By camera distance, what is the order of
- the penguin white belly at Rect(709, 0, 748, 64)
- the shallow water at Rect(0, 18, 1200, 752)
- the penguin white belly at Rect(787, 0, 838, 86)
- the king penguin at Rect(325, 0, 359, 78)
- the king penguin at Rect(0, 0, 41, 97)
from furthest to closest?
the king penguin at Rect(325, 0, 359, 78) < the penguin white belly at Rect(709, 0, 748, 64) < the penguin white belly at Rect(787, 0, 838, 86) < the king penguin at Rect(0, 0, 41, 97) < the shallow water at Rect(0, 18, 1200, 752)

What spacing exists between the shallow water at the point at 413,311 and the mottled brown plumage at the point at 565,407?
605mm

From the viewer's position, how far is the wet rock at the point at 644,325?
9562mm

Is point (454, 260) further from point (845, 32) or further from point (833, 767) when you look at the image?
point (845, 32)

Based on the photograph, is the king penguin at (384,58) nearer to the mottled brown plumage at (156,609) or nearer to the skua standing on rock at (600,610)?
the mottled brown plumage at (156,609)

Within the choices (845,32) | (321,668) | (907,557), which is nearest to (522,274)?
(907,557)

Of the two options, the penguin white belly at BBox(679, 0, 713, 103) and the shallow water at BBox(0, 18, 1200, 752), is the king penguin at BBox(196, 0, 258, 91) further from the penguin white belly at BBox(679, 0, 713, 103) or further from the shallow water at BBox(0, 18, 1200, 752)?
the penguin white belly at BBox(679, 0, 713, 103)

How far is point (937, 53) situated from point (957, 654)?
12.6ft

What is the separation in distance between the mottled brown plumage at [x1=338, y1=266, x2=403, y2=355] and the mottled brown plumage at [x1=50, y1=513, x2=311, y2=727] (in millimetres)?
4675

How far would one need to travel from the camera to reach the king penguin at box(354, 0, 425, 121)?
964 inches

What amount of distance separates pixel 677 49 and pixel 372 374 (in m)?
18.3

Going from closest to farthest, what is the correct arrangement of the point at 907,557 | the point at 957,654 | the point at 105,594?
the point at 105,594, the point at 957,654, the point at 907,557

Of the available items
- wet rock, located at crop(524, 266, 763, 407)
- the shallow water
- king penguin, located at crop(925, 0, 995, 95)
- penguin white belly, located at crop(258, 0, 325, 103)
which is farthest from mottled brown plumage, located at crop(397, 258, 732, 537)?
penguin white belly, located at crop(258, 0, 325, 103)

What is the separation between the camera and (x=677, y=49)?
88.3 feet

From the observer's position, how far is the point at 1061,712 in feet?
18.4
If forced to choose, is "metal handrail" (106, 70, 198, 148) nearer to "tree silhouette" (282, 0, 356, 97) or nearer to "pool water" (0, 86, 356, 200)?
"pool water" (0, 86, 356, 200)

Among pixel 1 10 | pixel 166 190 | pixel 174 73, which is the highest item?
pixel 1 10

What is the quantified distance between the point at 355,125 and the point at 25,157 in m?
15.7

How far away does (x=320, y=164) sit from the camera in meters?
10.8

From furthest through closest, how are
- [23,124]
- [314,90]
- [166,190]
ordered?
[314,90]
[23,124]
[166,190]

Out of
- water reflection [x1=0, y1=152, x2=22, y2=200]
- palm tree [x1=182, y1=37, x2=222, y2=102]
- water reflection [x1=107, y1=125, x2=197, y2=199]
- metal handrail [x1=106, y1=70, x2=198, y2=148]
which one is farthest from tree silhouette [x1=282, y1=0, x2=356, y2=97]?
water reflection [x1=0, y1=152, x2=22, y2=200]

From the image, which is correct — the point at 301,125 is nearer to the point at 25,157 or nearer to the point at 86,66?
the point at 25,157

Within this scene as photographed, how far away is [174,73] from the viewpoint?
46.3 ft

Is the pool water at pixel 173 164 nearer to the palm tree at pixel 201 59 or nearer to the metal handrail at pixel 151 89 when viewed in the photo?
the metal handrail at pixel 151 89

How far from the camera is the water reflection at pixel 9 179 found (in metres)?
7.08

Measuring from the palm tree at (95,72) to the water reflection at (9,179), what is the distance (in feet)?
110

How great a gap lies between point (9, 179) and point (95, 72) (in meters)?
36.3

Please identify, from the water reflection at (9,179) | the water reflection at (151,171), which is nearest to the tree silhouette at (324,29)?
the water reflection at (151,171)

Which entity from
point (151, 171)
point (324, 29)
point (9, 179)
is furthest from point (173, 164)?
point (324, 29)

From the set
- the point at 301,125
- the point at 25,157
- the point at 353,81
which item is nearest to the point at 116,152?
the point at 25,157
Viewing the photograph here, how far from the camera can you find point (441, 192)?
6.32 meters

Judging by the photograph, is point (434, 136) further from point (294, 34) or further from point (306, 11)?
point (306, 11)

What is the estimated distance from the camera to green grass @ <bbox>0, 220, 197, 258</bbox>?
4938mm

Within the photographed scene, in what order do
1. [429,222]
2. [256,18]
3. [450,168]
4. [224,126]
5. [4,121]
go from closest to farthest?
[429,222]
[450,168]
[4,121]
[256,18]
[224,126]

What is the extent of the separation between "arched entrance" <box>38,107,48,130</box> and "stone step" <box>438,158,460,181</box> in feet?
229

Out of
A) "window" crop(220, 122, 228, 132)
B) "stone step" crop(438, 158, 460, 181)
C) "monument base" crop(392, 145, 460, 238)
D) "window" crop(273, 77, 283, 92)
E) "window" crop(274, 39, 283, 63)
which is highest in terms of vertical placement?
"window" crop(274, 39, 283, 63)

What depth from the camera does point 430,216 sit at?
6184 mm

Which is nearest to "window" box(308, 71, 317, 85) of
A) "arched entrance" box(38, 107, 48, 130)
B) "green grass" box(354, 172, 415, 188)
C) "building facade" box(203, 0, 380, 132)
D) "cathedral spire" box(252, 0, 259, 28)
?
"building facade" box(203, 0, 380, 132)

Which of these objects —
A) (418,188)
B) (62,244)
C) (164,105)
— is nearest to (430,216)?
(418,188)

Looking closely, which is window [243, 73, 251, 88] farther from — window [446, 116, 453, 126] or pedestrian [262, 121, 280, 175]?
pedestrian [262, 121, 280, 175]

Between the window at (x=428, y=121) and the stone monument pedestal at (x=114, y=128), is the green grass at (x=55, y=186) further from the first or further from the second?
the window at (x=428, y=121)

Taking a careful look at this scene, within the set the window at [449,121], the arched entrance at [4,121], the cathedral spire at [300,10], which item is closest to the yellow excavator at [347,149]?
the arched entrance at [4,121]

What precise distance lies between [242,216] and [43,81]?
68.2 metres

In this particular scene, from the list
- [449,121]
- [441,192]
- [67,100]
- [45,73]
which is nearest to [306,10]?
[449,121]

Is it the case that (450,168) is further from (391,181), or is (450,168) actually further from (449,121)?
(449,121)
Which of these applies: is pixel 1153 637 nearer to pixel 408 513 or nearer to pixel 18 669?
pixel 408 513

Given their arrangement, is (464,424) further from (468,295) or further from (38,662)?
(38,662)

**WHAT TO WORK ON**.
Report how many lines of the material above contain the string "arrangement" with matching case, giving only the number.

**RESPONSE TO THE TASK**.
2